• [TO DO] Transcribe the fiberboard fire-test text below, everything from "In order to" down to "exhibited in Fig. 1.", keeping every character as it appears.

• [DOCUMENT SEGMENT]

Table 1. Hot Pressing Parameters for HDF Production
Fire-Resistance Test Method (ASTM-E 69)
In order to detect weight loss in the test samples, according to ASTM E 69, the combustion test method was implemented. Control and test samples were acclimatized prior to the combustion procedure under 20±2oC temperature and 65±5% relative humidity conditions (Sweet and Winandy 1996). Weight loss was measured using a digital scale every 30 seconds. Flame source combustion (4 min) and without flame source combus-tion (6 min) values were detected. The experiment was finished after 10 min. The FS and WFS weight losses were noted. For each test group, tests were repeated 6 times. The combustion test apparatus is exhibited in Fig. 1.
1 – Combusion test specimen
2 – Electonic scales
3 – Support frame
4 – Gas analyzer
5 – Wire
6 – Fire tube
Fig. 1. Combustion test apparatus
Thermogravimetric Analysis
From each panel group, small samples were taken and ground into flour-form using a Wiley mill. Flour were screened to 100-mesh-size and thermogravimetric analysis was performed using a Perkin Elmer thermogravimetric analyzer. The amount of each sample was 8 mg to 10 mg. The sample was heated under a stream of dry N2 gas with a flow rate of 100 mL min-1 at a temperature ranging from 20oC to 700oC with a heating rate of 10oC min-1. Weight losses occurred while heating high-density fiberboard samples, for which thermal characteristics were analyzed and detected via a computer program. Three repetitions were implemented for each test group.
Interfacial Morphologic Analysis
The interface of test specimens was observed using a scanning electronic microscope (SEM, Jeol-5600) under an acceleration voltage of 10 kV. Each specimen was exposed to a vacuum prior to scanning. Particle size and dispersion of the chemicals between the wood strands were viewed.
Statistical Analysis
The SPSS statistical package program was used. Data from the fire test were analyzed using a computerized statistical program to perform an analysis of variance (ANOVA) and by carrying out the Duncan test at a P≤0.05 confidence level. Homogeneous groups with small letters were indicated with a superscript.
RESULTS AND DISCUSSION
Combustion Weight-Loss Values
In Table 2, results of combustion with flame source (FS) and without flame source (WFS) are presented, with weight-loss amounts of the HDF panel test samples treated with FR chemicals. The smallest weight loss was observed at a 9% concentration of FS in BX (22.4%) chemical. In the case of WFS the smallest value was observed when using the APP chemical (47.3%).
Table 2. Average Weight Loss Values of High-Density Fiberboards Obtained Using Some Fire Retardant Chemical Substance
FS: Flame source; WFS: Without flame source
Homogeneity groups with small letters are given as superscript from highest to lowest in the order of letters (a-h) and indicate significant difference by Duncan’s mean separation test.

• [GIVEN DATA]
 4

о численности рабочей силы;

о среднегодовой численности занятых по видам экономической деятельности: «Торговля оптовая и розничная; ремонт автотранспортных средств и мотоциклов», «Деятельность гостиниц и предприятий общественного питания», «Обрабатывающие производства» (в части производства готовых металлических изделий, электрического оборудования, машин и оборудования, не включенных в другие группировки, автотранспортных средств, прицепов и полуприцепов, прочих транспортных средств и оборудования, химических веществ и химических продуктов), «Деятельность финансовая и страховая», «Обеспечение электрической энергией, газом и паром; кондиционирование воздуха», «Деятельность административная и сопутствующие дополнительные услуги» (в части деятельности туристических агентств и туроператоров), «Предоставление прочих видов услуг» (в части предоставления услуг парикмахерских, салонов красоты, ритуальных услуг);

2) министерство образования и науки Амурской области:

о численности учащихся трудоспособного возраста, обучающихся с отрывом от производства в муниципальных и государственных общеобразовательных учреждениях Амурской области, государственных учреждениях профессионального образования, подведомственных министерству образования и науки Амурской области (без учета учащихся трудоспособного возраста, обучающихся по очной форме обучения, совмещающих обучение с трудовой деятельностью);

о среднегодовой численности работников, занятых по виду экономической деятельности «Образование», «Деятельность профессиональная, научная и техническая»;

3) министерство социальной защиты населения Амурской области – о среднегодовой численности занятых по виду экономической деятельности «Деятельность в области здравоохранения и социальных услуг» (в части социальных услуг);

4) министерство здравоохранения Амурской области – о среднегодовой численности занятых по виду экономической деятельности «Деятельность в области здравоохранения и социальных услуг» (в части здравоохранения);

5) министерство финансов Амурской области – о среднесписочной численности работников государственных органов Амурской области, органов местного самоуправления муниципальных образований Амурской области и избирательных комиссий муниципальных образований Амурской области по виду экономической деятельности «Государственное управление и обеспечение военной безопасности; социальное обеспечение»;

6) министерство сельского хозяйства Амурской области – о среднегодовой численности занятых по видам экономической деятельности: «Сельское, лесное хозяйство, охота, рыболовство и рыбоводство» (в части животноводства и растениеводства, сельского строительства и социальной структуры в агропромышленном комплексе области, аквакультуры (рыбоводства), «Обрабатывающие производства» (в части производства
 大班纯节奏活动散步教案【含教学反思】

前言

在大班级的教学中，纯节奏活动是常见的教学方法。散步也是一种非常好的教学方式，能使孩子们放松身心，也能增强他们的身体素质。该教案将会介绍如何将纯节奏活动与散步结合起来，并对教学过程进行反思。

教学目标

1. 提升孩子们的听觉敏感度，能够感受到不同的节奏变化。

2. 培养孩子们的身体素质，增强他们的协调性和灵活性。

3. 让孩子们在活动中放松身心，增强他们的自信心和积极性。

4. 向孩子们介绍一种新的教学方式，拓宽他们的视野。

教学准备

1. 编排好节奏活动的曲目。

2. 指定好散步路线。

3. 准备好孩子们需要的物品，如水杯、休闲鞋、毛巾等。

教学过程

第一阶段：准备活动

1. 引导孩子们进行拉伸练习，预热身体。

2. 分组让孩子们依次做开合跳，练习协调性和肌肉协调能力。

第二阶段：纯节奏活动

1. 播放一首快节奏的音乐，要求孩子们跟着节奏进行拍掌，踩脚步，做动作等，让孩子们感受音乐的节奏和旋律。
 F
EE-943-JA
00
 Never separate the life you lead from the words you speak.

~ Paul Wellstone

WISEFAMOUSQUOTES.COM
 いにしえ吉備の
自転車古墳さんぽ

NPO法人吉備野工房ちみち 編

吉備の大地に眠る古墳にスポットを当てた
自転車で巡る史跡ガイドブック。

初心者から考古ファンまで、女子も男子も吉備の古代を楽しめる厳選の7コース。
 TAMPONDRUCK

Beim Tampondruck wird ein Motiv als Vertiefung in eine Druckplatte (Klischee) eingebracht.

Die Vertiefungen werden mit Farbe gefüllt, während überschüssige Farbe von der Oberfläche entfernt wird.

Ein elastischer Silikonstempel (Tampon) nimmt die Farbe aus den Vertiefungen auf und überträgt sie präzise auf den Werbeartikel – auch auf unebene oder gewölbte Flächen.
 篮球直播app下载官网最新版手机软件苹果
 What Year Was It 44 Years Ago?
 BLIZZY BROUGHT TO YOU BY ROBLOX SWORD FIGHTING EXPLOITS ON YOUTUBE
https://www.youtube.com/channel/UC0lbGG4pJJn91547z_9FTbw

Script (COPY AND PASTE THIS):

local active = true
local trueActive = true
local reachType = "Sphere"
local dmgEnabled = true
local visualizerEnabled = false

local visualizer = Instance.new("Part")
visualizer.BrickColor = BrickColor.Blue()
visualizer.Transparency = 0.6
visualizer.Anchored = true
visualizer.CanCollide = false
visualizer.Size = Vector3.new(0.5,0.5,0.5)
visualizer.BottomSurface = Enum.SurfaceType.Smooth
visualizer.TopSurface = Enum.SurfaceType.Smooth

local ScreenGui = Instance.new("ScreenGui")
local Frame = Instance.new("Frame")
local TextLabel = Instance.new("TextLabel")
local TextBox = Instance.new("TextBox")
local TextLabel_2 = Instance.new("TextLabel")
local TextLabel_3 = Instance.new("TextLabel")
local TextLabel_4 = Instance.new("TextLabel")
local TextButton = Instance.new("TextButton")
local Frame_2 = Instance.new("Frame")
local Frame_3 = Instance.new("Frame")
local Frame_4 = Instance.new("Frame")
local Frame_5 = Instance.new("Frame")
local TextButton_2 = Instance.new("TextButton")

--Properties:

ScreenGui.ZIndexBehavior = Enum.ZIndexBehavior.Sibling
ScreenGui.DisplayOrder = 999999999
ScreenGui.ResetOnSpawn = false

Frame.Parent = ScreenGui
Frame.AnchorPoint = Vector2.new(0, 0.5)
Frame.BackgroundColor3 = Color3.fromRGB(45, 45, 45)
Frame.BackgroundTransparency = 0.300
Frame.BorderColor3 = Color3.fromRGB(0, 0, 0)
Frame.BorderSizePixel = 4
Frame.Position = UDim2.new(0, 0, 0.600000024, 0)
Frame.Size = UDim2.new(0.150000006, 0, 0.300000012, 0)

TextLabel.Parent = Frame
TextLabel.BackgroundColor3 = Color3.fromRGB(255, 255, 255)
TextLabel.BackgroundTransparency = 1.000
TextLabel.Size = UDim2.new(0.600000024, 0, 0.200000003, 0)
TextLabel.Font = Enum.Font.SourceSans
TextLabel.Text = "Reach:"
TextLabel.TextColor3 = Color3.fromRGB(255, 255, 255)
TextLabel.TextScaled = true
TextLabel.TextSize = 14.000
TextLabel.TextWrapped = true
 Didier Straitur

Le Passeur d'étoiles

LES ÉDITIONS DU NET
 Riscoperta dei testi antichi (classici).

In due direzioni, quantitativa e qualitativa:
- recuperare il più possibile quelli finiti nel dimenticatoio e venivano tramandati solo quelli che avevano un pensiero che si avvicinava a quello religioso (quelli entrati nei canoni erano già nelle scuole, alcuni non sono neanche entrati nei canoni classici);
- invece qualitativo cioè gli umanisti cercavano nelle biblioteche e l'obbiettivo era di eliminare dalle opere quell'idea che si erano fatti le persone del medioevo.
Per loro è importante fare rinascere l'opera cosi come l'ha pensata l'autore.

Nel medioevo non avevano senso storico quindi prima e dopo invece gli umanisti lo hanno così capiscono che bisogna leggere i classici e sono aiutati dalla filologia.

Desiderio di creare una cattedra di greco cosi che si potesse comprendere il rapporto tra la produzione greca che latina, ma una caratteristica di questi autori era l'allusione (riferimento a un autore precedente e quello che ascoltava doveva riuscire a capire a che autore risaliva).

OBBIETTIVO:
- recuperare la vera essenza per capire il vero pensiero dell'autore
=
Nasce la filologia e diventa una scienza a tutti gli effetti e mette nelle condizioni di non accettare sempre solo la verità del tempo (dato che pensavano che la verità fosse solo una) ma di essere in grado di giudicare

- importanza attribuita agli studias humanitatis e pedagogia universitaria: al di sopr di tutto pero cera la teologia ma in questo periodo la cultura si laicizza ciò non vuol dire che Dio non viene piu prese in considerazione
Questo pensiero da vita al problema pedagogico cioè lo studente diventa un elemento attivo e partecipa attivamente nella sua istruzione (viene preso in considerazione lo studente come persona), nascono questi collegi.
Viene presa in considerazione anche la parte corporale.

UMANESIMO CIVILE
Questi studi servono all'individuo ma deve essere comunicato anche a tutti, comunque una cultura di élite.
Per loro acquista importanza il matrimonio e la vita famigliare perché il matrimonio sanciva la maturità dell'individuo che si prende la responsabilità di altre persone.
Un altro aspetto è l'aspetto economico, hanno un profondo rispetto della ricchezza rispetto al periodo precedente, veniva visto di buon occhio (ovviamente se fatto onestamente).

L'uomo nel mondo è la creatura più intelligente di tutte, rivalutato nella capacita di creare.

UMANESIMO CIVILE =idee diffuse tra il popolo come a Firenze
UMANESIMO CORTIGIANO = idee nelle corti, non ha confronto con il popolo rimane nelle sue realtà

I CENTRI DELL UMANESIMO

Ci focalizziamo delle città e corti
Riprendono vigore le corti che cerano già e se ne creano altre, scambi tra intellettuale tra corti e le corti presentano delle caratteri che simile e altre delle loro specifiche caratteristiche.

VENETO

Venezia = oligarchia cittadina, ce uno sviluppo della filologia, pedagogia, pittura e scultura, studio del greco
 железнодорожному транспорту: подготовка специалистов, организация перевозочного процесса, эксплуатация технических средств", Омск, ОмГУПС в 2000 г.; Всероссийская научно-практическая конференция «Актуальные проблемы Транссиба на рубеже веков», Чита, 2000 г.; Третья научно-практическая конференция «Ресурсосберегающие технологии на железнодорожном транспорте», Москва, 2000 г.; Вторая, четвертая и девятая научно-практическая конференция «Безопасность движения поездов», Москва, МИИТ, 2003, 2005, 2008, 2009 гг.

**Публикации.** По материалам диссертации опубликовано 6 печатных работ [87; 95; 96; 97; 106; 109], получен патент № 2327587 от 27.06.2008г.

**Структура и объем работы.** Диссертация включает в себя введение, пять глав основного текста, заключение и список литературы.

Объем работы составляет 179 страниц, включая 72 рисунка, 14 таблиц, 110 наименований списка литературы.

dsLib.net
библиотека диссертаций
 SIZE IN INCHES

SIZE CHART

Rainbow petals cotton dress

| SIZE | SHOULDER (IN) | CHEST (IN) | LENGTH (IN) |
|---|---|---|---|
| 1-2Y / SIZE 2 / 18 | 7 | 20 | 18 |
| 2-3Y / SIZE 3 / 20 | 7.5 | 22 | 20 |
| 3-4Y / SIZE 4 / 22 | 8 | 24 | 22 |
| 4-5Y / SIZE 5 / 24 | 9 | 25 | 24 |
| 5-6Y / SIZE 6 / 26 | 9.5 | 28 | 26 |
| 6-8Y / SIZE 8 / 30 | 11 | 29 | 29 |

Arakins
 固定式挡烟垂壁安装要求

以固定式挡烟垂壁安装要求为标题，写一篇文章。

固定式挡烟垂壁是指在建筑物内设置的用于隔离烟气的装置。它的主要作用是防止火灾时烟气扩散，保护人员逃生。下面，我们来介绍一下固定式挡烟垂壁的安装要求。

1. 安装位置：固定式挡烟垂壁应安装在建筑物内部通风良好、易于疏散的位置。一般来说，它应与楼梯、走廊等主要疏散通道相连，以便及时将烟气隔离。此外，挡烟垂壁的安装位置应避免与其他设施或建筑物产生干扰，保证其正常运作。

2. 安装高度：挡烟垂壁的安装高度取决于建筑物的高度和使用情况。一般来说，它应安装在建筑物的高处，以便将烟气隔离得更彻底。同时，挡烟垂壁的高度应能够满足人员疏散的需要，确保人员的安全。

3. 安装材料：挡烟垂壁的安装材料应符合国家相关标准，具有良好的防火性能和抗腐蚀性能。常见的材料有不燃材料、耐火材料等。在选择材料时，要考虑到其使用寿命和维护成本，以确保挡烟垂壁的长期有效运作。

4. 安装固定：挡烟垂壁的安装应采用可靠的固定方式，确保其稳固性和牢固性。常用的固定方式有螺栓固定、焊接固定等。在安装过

• [RESULT FOR THIS EXERCISE]
In order to detect weight loss in the test samples, according to ASTM E 69, the combustion test method was implemented. Control and test samples were acclimatized prior to the combustion procedure under 20±2oC temperature and 65±5% relative humidity conditions (Sweet and Winandy 1996). Weight loss was measured using a digital scale every 30 seconds. Flame source combustion (4 min) and without flame source combus-tion (6 min) values were detected. The experiment was finished after 10 min. The FS and WFS weight losses were noted. For each test group, tests were repeated 6 times. The combustion test apparatus is exhibited in Fig. 1.